Страница:
++++++++++++++++++++
Жюль Массне закончил свою оперу "Вертер" в 1887 г., но премьера состоялась лишь пять лет спустя, в 1892 г. в Вене. Причина, по которой тогдашний директор парижской "Опера Комик" отказался ставить новую оперу, была выражена лапидарно: "Слишком мрачно"! Венцы приняли оперу хорошо, а парижская премьера состоялась годом позже. К счастью, мы имеем возможность судить об интерпретации первых исполнителей главной партии, так как оба тенора, Эрнест Ван Дейк (венская) и Гильом Ибо (парижская постановка), записали для граммофона основную арию Вертера "О, не буди меня".
Любопытно, что на страницах своих мемуаров, написанных в начале 20-го столетия, Гильом Ибо сожалеет, что современные (ему - ред.) певцы постепенно утрачивают понимание верного стиля исполнения Массне и "поют слишком шумно, выражают слишком мало чувств и недостаточно варьируют нюансировки" для партии Вертера. Страшно подумать, что бы он сказал о сегодняшнем уровне.
++++++++++++++++++++
Задание A: Перепишите слово в слово отрывок из статьи об опере «Вертер», который начинается со слов «Любопытно, что на» и заканчивается словами «о сегодняшнем уровне.».
++++++++++++++++++++
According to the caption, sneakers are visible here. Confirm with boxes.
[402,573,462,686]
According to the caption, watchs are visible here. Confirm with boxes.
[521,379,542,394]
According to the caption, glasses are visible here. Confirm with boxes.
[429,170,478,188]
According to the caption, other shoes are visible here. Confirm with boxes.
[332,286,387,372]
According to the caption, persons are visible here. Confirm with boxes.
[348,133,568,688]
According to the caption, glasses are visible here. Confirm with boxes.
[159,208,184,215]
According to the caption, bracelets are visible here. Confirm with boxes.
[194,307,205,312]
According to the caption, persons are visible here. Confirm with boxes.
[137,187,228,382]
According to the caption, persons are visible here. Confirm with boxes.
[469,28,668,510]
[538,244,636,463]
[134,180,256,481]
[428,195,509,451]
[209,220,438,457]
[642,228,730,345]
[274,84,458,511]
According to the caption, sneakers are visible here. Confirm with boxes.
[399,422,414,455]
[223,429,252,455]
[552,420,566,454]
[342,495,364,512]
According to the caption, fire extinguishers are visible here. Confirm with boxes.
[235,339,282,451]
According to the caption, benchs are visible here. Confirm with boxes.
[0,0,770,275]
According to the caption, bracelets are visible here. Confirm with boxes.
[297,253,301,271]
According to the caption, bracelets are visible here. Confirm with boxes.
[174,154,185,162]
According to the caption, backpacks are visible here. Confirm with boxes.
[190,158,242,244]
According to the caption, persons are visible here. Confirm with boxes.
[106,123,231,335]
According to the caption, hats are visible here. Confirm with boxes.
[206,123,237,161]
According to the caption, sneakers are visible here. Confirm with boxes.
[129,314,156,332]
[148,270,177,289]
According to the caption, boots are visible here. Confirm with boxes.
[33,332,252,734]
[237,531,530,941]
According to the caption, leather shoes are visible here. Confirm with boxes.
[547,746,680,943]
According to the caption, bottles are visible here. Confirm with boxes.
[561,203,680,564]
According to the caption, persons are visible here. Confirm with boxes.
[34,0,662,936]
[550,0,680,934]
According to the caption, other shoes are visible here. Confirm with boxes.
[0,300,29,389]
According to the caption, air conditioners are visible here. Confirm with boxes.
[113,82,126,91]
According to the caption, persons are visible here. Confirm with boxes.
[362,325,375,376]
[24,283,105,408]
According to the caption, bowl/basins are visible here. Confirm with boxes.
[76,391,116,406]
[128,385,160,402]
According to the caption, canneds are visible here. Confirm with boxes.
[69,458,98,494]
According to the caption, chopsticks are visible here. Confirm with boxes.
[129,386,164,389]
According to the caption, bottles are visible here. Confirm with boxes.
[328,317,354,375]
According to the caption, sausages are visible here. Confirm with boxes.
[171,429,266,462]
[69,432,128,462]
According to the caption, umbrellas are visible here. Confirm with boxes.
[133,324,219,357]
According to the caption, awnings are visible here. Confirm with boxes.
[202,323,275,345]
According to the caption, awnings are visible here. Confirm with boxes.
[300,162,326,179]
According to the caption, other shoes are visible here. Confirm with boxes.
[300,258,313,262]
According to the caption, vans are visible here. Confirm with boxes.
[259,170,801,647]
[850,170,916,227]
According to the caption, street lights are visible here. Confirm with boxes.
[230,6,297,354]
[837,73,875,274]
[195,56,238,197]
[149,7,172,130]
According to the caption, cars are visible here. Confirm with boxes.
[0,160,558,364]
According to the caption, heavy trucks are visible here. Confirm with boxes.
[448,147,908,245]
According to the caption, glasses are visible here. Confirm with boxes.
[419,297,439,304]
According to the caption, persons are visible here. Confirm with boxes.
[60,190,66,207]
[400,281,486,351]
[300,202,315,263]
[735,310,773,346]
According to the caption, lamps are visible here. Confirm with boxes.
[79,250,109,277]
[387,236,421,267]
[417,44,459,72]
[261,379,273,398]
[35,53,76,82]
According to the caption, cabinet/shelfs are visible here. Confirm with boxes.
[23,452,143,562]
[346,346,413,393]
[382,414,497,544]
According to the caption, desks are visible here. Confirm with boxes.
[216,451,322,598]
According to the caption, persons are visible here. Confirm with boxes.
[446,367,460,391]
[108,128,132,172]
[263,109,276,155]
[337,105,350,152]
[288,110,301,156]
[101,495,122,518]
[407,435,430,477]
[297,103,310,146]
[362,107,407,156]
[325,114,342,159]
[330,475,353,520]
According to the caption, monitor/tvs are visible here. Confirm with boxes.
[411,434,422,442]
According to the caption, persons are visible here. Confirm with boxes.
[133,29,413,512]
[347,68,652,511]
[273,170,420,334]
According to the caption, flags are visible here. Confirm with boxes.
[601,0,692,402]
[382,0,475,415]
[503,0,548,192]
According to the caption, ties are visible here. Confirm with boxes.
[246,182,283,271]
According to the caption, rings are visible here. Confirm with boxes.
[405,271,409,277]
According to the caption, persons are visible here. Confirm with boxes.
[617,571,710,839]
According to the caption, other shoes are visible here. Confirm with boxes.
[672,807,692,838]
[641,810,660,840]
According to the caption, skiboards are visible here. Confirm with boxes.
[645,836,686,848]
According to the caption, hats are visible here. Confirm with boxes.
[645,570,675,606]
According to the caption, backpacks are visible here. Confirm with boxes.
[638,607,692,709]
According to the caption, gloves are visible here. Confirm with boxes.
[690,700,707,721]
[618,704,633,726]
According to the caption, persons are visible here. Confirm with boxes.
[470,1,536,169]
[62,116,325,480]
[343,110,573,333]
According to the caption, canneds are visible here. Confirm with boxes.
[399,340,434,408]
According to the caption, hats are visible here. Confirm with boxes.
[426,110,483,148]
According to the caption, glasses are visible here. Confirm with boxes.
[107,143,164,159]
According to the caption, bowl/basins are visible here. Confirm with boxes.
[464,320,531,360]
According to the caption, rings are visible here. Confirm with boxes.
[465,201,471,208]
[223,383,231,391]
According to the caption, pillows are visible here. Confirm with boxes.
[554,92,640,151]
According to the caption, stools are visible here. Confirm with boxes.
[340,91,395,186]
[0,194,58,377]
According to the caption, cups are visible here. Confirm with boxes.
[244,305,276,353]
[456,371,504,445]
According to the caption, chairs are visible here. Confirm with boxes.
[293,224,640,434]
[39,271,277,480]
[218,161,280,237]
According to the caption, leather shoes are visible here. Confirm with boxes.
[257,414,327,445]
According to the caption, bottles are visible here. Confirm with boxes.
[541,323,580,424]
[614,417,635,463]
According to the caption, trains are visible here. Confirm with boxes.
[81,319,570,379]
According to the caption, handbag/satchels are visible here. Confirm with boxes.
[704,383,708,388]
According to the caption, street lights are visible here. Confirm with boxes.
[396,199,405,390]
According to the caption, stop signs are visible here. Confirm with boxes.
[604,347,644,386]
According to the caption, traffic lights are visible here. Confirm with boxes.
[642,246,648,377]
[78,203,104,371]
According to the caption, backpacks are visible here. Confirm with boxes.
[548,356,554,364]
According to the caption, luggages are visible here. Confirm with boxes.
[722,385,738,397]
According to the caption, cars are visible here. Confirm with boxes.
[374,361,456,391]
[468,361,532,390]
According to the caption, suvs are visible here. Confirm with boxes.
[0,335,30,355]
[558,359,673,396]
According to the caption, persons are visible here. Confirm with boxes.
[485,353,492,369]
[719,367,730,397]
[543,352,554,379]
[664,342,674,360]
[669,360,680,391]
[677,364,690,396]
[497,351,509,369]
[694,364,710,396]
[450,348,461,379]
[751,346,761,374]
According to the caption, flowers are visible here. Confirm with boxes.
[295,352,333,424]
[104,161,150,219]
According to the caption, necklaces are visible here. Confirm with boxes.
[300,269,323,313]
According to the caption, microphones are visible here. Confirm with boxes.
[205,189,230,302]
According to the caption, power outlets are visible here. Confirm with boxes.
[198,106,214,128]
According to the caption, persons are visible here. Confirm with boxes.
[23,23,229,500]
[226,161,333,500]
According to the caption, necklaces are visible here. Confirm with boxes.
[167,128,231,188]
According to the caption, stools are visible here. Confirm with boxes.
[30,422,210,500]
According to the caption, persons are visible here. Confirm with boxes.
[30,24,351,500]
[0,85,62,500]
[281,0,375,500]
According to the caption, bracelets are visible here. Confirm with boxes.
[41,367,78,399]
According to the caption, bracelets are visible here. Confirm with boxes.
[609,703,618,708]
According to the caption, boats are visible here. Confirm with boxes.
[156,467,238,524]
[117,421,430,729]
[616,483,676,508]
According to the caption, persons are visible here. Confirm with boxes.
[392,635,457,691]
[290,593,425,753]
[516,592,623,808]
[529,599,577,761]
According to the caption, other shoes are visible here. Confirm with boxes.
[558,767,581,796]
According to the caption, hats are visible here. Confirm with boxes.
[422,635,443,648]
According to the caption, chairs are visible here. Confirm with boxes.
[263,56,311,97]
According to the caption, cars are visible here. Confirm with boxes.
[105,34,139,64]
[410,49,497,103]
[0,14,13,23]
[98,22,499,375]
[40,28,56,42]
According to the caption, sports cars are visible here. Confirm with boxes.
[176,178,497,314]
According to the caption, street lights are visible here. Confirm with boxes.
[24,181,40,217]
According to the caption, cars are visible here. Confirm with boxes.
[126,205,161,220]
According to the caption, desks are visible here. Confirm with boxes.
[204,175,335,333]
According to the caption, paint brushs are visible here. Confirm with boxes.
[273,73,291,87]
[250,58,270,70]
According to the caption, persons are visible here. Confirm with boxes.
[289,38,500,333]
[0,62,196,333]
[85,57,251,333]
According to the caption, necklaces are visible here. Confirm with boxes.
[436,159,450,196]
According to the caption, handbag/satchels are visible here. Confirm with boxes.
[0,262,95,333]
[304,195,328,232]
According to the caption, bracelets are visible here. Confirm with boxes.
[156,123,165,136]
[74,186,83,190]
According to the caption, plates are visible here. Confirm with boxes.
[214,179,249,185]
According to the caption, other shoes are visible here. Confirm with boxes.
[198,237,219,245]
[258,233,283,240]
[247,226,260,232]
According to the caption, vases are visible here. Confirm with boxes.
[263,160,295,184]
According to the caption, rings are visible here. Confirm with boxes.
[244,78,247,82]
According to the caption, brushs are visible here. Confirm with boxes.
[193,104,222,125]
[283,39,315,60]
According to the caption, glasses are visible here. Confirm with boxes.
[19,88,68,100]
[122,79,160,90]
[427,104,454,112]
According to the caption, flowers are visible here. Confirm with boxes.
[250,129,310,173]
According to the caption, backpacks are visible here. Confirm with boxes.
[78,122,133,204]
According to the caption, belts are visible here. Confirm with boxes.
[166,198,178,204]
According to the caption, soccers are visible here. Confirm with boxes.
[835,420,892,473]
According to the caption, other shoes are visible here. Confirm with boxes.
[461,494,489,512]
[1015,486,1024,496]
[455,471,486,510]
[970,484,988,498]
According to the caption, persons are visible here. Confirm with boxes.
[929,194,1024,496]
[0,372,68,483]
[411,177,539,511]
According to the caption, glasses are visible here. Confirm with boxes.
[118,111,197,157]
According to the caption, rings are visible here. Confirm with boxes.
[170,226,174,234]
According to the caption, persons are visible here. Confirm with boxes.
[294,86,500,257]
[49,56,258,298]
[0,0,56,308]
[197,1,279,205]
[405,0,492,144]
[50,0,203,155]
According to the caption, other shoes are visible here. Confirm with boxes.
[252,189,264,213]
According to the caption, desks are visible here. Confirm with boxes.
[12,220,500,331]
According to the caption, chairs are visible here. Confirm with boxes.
++++++++++++++++++++
Задание B: Перепишите только записи от строки со словами «According to the caption, umbrellas» до строки со словами «[735,310,773,346]» включительно, вместе с запросами. Каждую координату рамок в ответах умножьте на 0,75 и округлите до целого, половины округляйте вверх.

Решение A:
Любопытно, что на страницах своих мемуаров, написанных в начале 20-го столетия, Гильом Ибо сожалеет, что современные (ему - ред.) певцы постепенно утрачивают понимание верного стиля исполнения Массне и "поют слишком шумно, выражают слишком мало чувств и недостаточно варьируют нюансировки" для партии Вертера. Страшно подумать, что бы он сказал о сегодняшнем уровне.

Решение B:
According to the caption, umbrellas are visible here. Confirm with boxes.
[100,243,164,268]
According to the caption, awnings are visible here. Confirm with boxes.
[152,242,206,259]
According to the caption, awnings are visible here. Confirm with boxes.
[225,122,245,134]
According to the caption, other shoes are visible here. Confirm with boxes.
[225,194,235,197]
According to the caption, vans are visible here. Confirm with boxes.
[194,128,601,485]
[638,128,687,170]
According to the caption, street lights are visible here. Confirm with boxes.
[173,5,223,266]
[628,55,656,206]
[146,42,179,148]
[112,5,129,98]
According to the caption, cars are visible here. Confirm with boxes.
[0,120,419,273]
According to the caption, heavy trucks are visible here. Confirm with boxes.
[336,110,681,184]
According to the caption, glasses are visible here. Confirm with boxes.
[314,223,329,228]
According to the caption, persons are visible here. Confirm with boxes.
[45,143,50,155]
[300,211,365,263]
[225,152,236,197]
[551,233,580,260]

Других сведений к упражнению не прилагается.